Por otro lado, están los padres que “exigen” a sus hijos o a la escuela las mejores calificaciones, como si en ésto les fuera la vida. Cuando las calificaciones no son las esperadas, algunos padres se vuelven en contra del hijo y aumentan la “presión”, mientras que otros se vuelven en contra de la escuela. Así los hijos aprenden a exigir y culpar a los demás de sus propias expectativas y frustraciones.

Los padres podrán decir en su descargo que nadie les enseñó a ser padres, lo cual es correcto, y que por eso tienen que confiar en las escuelas para educar a sus hijos (cuya razón de ser es precisamente eso). Sin embargo, el que no exista una educación formal para ser padres no disminuye la responsabilidad de serlo y, por otro lado, repito, la escuela poco tiene que ver con el aprendizaje y la educación.

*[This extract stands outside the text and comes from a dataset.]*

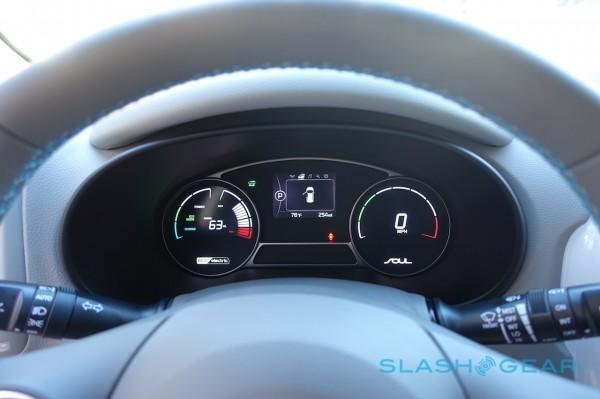 2015-kia-soul-ev-first-drive-sg-18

Entonces, qué hace la escuela con nuestros hijos? Bueno, además de la “currícula oculta” mencionada, la escuela adiestra a los alumnos. El adiestramiento es la capacitación para realizar una tarea específica. Así, la escuela nos adiestra para realizar ciertas tareas: “memorizar”, “leer”, “escribir”, realizar operaciones matemáticas, etc. Terminados los grados, los alumnos deberían ser capaces de realizar estas y otras tareas.

La escuela también instruye a nuestros hijos, entendiendo como instrucción la enseñanza de las reglas que rigen las diversas situaciones. Los alumnos son instruidos, por ejemplo, en Civismo, higiene y deportes.

El aprendizaje debería consistir en adquirir nuevas formas para hacer las cosas o para la consecución de metas, no el mero hecho de recopilar información. El aprendizaje no debiera medirse por la cantidad de conocimientos almacenados en la mente del alumno, sino en la capacidad con que el alumno pueda realizar eficaz y eficientemente cualquier cosa que requiera en su vida. Si no se consigue este objetivo, no tendrá valor alguno desde el punto de vista práctico y, por ende, no motivará en forma alguna al estudiante a aprender.”

Si aprendemos a utilizar nuestras capacidades y resolver nuestras deficiencias, entonces nos será fácil lograr las metas que nos pongamos. ¿Nuestras escuelas están logrando esto? Aún antes, ¿Es éste el objetivo de nuestras escuelas?